Rational vs irrational numbers.
 

[QUOTE=alpertron;85798]The solution to your problem is to generate the continued fraction expansion of the number. If it is rational, the number of coefficients will be finite.[/QUOTE]
:no:
What about the rational number 1/3 = 0.3333333.............
The rational number in decimal form will repeat itself sooner or later unless it comes to a dead stop like 7/8 =0.875.
The irrational number will NOT. Take a random example and try it out.
This does not mean that an irratioanl number cannot have a pattern.
Take foir instance 0.123456789101112131415161718...
It is an irrational number and the digits can be predicted. The hundreth digit, the millionith digit and the trillionth didgit will end in 5,1,1,.
There are many different types of numbers besides these but it will go beyond this topic.
Mally :coffee:

[QUOTE=mfgoode;85839]:no:
What about the rational number 1/3 = 0.3333333.............
The rational number in decimal form will repeat itself sooner or later unless it comes to a dead stop like 7/8 =0.875.
The irrational number will NOT. Take a random example and try it out.
This does not mean that an irratioanl number cannot have a pattern.
Take foir instance 0.123456789101112131415161718...
It is an irrational number and the digits can be predicted. The hundreth digit, the millionith digit and the trillionth didgit will end in 5,1,1,.
There are many different types of numbers besides these but it will go beyond this topic.
Mally :coffee:[/QUOTE]
The original poster wrote:

[QUOTE=jinydu]...up to a certain number of decimal places, which can easily be extended if I have the patience...[/QUOTE]

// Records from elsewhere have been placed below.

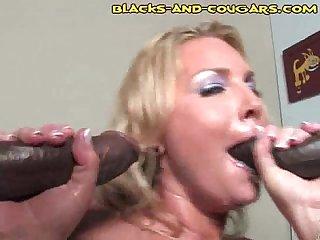 Cougar fucks black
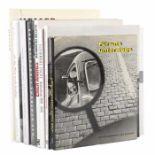 8 Bücher   Fotografieu.a. best. aus: Erich Andres - Der Mann mit der Leiter, Dölling/Gallitz,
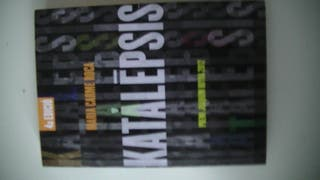 "Libro ""KATALEPSIS"""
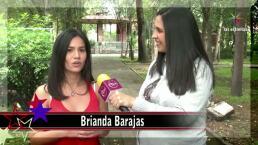 ENTREVISTA: ¡Brianda Barajas se enamora de un rico pobre!
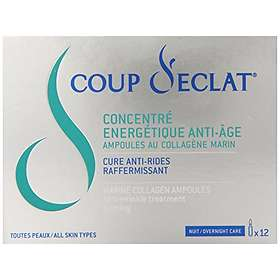 Larima Coup D'Eclat Anti-Age Marine Collagen Ampoules Concentrate 12x1ml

So when he tries 0.3333333... he will find 1/3 very quickly. Adding more 3's will not change the fraction. So after trying, say 100 digits, the fraction found will still be 1/3.

The number 0.123456789101112131415161718... that you wrote above will have an infinite continued fraction expansion. So after you add more digits to the irrational number, you will be able to find more terms of the continued fraction, meaning that the number cannot be expressed by a simple fraction.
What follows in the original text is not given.